Abstract

This chapter describes the reconstitution of cardiac SR transport function, which has provided new insight into the nature of the modulation of Ca 2+ transport. The β-adrenergic action of catecholamines on heart muscle is, in part, explained by modulation of Ca 2+ fluxes by way of the action of their intracellular second messengers, such as cAMP and Ca 2+ itself. At the level of cardiac sarcoplasmic reticulum (SR), the Ca 2+ -pump, which transports Ca 2+ from the cytoplasm into the lumen of the SR, can be modulated by cAMP and Ca 2+ -calmodulin.
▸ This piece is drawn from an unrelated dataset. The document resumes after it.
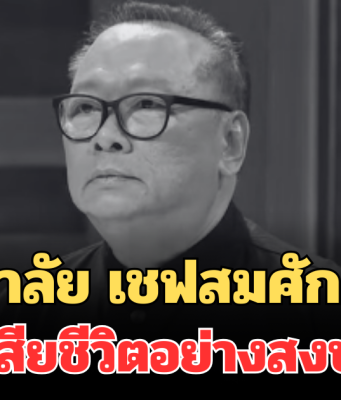 อาลัย เชฟสมศักดิ์ รารองคำ นายกสมาคมเชฟประเทศไทย เสียชีวิตแล้ว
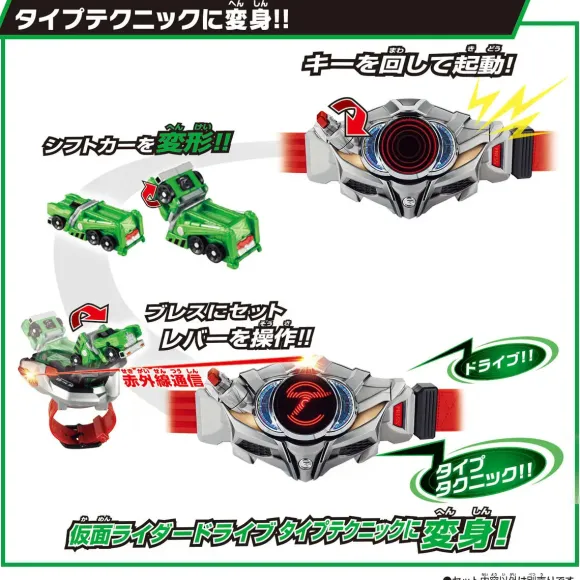 SUPER BEST DX Shift Car Special Set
In cardiac SR, phospholamban is phosphorylated by adding catalytic subunit of cAMP-dependent protein kinase or via an intrinsic Ca 2+ -calmodulin-dependent protein kinase. Phospholamban in the reconstituted vesicles is also phosphorylated by the catalytic subunit of cAMP-dependent protein kinase to about the same extent as that in the original vesicles. In the original cardiac SR, it is known that a significant stimulation of Ca 2+ loading is observed when phospholamban is phosphorylated, by way of a decrease in the Ca 2+ concentration for the half-maximal Ca 2+ -loading rate (Kc a ).